Instrucciones ->
a. Resume en menos palabras, o en forma de lista, el párrafo del texto que empieza por «Otra cosa es que» sin perder sus datos principales.
b. Duplica el fragmento del texto que arranca en «Las palabras y» y sigue hasta «solo por soñar.».

27 de octubre de 2019

Somos mayoría


Las palabras y la vida
Alberto Martín Baró

De “ensoñación” nada, aprendices de adivinos del Supremo. Ni el “procés” fue un “sueño”, ni la declaración de independencia un acto “simbólico”, como pretendió Carme Forcadell ante el tribunal que la juzgaba. Los actos de las autoridades catalanas en los meses de septiembre y octubre de 12017 fueron un intento de golpe de Estado en toda regla. Los autores de la sentencia sabrán mucho de leyes, pero andan muy ignaros de lógica. Si los hechos juzgados no hubieran pasado de ser deseos quiméricos de los encausados, sus Señorías no habrían podido condenarlos por sedición. A nadie se le puede declarar culpable de un delito tan grave como la sedición solo por soñar.
Otra cosa es que los sediciosos no lograran sus fines. Pero está claro, y consta en los mismos antecedentes de la sentencia del Supremo, que pretendieron subvertir el orden constitucional y crear un Estado independiente, con todos los medios a su alcance, a saber, la aprobación de las Leyes de Desconexión en el Parlamento catalán el 7 de septiembre, el Referéndum del 1 de octubre y la declaración unilateral de independencia el 27 de octubre.

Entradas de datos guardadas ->
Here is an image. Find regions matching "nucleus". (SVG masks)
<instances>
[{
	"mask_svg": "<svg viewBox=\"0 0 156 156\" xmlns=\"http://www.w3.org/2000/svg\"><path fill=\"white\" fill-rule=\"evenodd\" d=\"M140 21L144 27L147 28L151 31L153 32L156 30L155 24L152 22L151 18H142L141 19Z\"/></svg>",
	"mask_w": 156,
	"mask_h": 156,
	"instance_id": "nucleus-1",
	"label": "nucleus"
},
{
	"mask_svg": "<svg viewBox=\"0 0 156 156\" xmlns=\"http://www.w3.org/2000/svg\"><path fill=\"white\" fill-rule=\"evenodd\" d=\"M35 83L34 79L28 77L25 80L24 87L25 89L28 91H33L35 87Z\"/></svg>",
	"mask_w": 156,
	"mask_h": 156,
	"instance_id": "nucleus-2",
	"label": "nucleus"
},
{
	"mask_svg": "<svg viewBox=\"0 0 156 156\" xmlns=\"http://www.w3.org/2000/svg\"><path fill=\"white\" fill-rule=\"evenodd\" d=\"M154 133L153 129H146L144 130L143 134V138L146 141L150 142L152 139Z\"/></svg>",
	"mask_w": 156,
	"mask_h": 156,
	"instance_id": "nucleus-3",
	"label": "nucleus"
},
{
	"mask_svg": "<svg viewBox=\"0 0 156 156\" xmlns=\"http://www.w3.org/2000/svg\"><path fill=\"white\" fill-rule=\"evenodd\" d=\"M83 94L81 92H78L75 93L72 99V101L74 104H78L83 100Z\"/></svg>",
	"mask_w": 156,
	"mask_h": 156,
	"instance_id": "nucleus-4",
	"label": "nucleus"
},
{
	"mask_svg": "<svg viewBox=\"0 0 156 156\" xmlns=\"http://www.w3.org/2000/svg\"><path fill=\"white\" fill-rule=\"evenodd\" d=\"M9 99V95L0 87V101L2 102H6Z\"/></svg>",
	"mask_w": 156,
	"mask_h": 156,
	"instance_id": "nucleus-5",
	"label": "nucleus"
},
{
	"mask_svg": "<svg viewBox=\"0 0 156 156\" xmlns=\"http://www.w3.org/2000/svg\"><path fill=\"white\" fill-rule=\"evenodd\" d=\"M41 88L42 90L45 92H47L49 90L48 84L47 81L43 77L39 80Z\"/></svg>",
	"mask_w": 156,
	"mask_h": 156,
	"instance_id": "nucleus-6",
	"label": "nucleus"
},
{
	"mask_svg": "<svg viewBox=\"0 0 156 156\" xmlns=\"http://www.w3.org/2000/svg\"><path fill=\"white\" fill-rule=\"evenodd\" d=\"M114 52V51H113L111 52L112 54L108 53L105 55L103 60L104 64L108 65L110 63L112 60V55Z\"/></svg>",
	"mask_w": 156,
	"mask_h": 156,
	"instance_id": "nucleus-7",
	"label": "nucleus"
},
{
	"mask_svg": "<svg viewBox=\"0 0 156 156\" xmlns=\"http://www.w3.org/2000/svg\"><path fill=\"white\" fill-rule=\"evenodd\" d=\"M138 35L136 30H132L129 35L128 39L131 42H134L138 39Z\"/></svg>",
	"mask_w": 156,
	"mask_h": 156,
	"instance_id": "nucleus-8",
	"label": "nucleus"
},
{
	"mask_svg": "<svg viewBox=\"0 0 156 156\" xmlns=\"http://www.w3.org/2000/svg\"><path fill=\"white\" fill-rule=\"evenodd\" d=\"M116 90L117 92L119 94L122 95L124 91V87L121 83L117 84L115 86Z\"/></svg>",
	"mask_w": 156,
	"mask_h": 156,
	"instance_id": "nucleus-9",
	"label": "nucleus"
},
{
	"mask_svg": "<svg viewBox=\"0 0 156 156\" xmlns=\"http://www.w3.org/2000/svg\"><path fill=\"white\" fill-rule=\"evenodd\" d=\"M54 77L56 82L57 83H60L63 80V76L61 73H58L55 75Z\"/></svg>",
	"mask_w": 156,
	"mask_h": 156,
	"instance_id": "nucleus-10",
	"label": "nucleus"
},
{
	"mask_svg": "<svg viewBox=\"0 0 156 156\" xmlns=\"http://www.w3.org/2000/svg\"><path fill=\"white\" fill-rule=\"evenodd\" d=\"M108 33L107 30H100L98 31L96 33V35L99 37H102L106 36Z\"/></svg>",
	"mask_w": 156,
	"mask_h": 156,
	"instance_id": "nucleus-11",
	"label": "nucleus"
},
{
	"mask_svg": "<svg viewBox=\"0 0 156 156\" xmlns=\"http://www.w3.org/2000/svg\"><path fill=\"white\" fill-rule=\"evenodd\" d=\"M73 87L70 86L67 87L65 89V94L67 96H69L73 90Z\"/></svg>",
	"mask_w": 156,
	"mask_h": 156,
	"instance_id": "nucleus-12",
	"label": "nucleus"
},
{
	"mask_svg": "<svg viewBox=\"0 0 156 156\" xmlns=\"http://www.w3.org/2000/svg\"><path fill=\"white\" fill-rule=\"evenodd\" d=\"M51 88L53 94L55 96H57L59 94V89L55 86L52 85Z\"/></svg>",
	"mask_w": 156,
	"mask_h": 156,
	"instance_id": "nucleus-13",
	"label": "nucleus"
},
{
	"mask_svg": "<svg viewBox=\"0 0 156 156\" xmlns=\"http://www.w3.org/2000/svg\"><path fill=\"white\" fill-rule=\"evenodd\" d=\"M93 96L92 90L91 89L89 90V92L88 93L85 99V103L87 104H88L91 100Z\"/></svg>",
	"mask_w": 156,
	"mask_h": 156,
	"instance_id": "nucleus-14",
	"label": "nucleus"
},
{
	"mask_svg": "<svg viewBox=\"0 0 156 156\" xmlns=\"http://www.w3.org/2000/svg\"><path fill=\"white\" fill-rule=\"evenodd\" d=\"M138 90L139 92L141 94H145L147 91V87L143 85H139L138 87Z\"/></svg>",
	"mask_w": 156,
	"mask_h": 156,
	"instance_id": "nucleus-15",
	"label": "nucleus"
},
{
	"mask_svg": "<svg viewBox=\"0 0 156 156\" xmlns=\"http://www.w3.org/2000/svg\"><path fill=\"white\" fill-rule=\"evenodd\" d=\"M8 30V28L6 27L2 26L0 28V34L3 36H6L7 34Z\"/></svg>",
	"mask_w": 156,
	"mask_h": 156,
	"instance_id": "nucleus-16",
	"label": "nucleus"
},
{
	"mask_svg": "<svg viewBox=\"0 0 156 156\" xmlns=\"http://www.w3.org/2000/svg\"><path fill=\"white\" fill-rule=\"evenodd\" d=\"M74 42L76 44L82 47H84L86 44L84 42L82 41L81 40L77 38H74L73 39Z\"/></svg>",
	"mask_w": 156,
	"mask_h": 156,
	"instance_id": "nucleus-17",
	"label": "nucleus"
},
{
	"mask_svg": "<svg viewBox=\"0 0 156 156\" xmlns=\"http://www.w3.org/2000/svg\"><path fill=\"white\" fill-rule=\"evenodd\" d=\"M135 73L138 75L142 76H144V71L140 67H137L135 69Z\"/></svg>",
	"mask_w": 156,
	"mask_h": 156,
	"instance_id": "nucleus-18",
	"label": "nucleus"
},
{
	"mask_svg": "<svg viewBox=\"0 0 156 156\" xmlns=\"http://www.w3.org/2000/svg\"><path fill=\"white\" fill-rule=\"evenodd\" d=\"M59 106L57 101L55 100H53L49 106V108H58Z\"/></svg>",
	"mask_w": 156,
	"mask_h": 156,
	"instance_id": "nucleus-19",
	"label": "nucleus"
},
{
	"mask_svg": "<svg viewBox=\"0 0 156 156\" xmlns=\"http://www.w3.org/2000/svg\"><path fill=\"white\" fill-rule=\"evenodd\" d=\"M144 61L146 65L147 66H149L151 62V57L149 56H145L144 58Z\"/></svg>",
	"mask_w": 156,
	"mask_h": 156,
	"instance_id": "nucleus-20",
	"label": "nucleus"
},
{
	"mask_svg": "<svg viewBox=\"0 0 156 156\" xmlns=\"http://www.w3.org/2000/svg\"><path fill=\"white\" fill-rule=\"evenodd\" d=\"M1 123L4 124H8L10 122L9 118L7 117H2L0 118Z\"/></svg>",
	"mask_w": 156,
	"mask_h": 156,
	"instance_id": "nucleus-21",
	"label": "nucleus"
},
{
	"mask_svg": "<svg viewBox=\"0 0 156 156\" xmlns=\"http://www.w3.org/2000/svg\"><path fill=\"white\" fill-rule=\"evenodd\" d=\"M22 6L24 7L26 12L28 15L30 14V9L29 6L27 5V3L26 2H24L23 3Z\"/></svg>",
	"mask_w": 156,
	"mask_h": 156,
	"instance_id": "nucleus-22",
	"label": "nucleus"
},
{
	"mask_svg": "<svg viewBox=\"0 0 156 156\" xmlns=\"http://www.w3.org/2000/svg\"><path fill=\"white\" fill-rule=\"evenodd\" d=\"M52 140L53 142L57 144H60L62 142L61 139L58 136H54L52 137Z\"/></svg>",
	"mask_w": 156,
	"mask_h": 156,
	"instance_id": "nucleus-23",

Soluciones ->
a.
Los sediciosos no lograron sus fines. Según los antecedentes de la sentencia del Supremo, pretendieron subvertir el orden constitucional y crear un Estado independiente con estos medios:
- La aprobación de las Leyes de Desconexión en el Parlamento catalán el 7 de septiembre.
- El Referéndum del 1 de octubre.
- La declaración unilateral de independencia el 27 de octubre.

b.
Las palabras y la vida
Alberto Martín Baró

De “ensoñación” nada, aprendices de adivinos del Supremo. Ni el “procés” fue un “sueño”, ni la declaración de independencia un acto “simbólico”, como pretendió Carme Forcadell ante el tribunal que la juzgaba. Los actos de las autoridades catalanas en los meses de septiembre y octubre de 12017 fueron un intento de golpe de Estado en toda regla. Los autores de la sentencia sabrán mucho de leyes, pero andan muy ignaros de lógica. Si los hechos juzgados no hubieran pasado de ser deseos quiméricos de los encausados, sus Señorías no habrían podido condenarlos por sedición. A nadie se le puede declarar culpable de un delito tan grave como la sedición solo por soñar.